La audacia, virtud cristiana. «Quienes están en buenas
disposiciones con la divinidad son más audaces». Estas palabras de
Aristóteles (2 Rethor., 13, c4), recogidas por la Teología cristiana,
nos llevan finalmente, a la dimensión más profunda de la a.: su razón de
ser en el plano sobrenatural. Nadie como un cristiano tiene motivos y
razones para vivir esta virtud. En primer lugar, el cristiano apoya su
a. en una esperanza sobrenatural, por la que se le han prometido con
certeza bienes que superan toda expectativa natural, y que deben
buscarse por encima de todo peligro, aun a costa de la propia vida (cfr.

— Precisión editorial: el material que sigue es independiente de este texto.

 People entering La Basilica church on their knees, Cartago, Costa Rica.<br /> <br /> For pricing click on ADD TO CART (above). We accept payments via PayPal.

Mt 10, 39; Mc 8, 35). Y todas las actividades del cristiano cobran su
pleno sentido cuando a su intrínseca pero limitada bondad se añade la de
ser camino y medio para llegar a Dios: «Trabajad no por el manjar que se
consume, sino por el que dura hasta la vida eterna» (Io 6, 27). Junto a
eso, la esperanza cristiana tiene la certeza de alcanzar dichos bienes,
porque en Cristo tenemos «la esperanza como segura y firme áncora de
nuestra alma» (Heb 6, 19). Y para conseguir lo que el cristiano busca,
cuenta no sólo con sus exiguas fuerzas, sino con el mismo Cristo, que
«es la esperanza de la gloria» (Col 1, 27), y en el que Dios nos ha dado
todas las cosas: «Si Dios está por nosotros, ¿quién contra nosotros? El
que ni a su propio Hijo perdonó, sino que le entregó a la muerte por
todos nosotros, ¿cómo después de habérnosle dado a 61 dejará de darnos
cualquier otra cosa?» (Rom 8, 31).
Finalmente para esa consecución, el cristiano cuenta con la
oración de petición infalible: «Así como nuestro Salvador ha obrado y
realizado en nosotros la fe, fue asimismo saludable que nos introdujera
también en la esperanza viva, enseñándonos la oración con que más
comúnmente nuestra esperanza se alza hacia Dios» (S. Tomás, Compendium
theologiae, 2, 3). La oración y la esperanza están esencialmente
implicadas. La oración es la exteriorización y manifestación de la
esperanza, es «interpretativa spei» (22 q17 a4); en ella se expresa la
esperanza misma. Es lógico, por tanto, que la a. sea específicamente
virtud cristiana; y lo es, precisamente, en la medida en que se apoya en
la humildad, que busca la ayuda de Dios, conociendo la flaqueza humana,
y huye de la presunción. El cristiano busca la recta edificación de la
ciudad temporal, descubriendo en todas las situaciones el sentido
trascendente que tiene su tarea: sabe que no . puede apoyarse solamente
en sus propios medios inadecuados para este fin, sino que cuenta con el
auxilio y el poder de Dios. Y, por ello, está dispuesto a afrontar todos
los peligros, con la mirada puesta en la grandeza de lo que intenta y
con la seguridad de que no está solo: « ¡Dios y audacia! La audacia no es imprudencia. La audacia no es
osadía» (J. Escrivá de Balaguer, Camino, n° 401). Estas actitudes, para
quien no vive la fe y la esperanza, carecerían de sentido y estarían
fuera de la prudencia humana o parecerían locuras; pero se presentan en
el cristiano con la claridad y certeza que le dan el vivir esas virtudes
teologales.
V. t.: ESPERANZA; ORACIÓN; VIRTUDES.
I. CELAYA URRUTIA.
BIBL.: S. TOMÁS, Sum. Th., 12 q45; 22 ggl23, 127, 129, 133; A. D. SERTILLANGES, La philosophie morale de S. Thomas d'Aquin, París 1922; E. JANVIER, Esposizione della morale cattolica, Turín 1938, 145 ss.; J. PIEPER, Sobre la esperanza, Madrid 1951; íD, justicia y fortaleza, Madrid 1968; G. MAUSBACH, Teología Moral, Pamplona 1971; B. HXRING, La ley de Cristo, Barcelona 1965, 552560; J. URTEAGA, El valor divino de lo humano, 13 ed. Madrid 1966, 139162; J. ESCRIVÁ DE BALAGuER, Camino, 26 ed. Madrid 1965.